Lay Summary (French)

Lead
La méthode géophysique de sismique par réflexion est un moyen efficace pour obtenir des informations sur les roches à quelques kilomètres de profondeur dans la croûte terrestre. En général, cette méthode fournit une image des interfaces entre les couches de différentes roches. Pour obtenir plus d'informations à partir des données sismiques, il faut mieux comprendre la physique de la propagation des ondes sismiques dans les roches saturées. Les études théoriques montrent que la perte d'énergie, ou l'atténuation, des ondes sismiques peut être sensible à l'inter-connectivité hydraulique des fractures. Cependant, aucune mesure d’atténuation sismique n’a été faite à ce jour en laboratoire ou sur le terrain pour confirmer les prédictions théoriques.
Lay summary

L'atténuation sismique dans les roches fracturées et saturées en liquide sera quantifiée en laboratoire et sur ordinateur à travers des simulations numériques du squirt flow.
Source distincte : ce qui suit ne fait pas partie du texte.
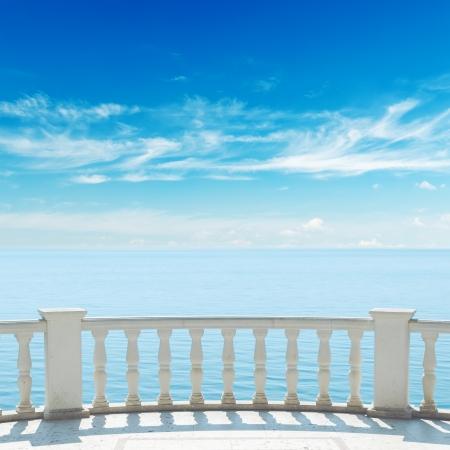 曇り空の下でバルコニー付きのテラスから海を見る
Dans le mécanisme squirt flow, quand les ondes déforment le milieu, un flux de fluide est induit d'une fracture à l'autre si les fractures se croisent. Les mesures en laboratoire utiliseront des échantillons de verre fracturé que seront imagées avec la tomodensitométrie par rayons X. Des modèles numériques créés à partir de ces images et les résultats des simulations correspondantes seront utilisés pour interpréter les données de laboratoire. Les objectifs sont d’identifier les mécanismes d'atténuation prédominants sur ces données, d’identifier les motifs d'atténuation associés à une augmentation de l'inter-connectivité hydraulique des fractures, et de développer un protocole pour le traitement d'image des solides fracturés ainsi qu'un algorithme capable de simuler le squirt flow dans des réseaux de fractures en trois dimensions.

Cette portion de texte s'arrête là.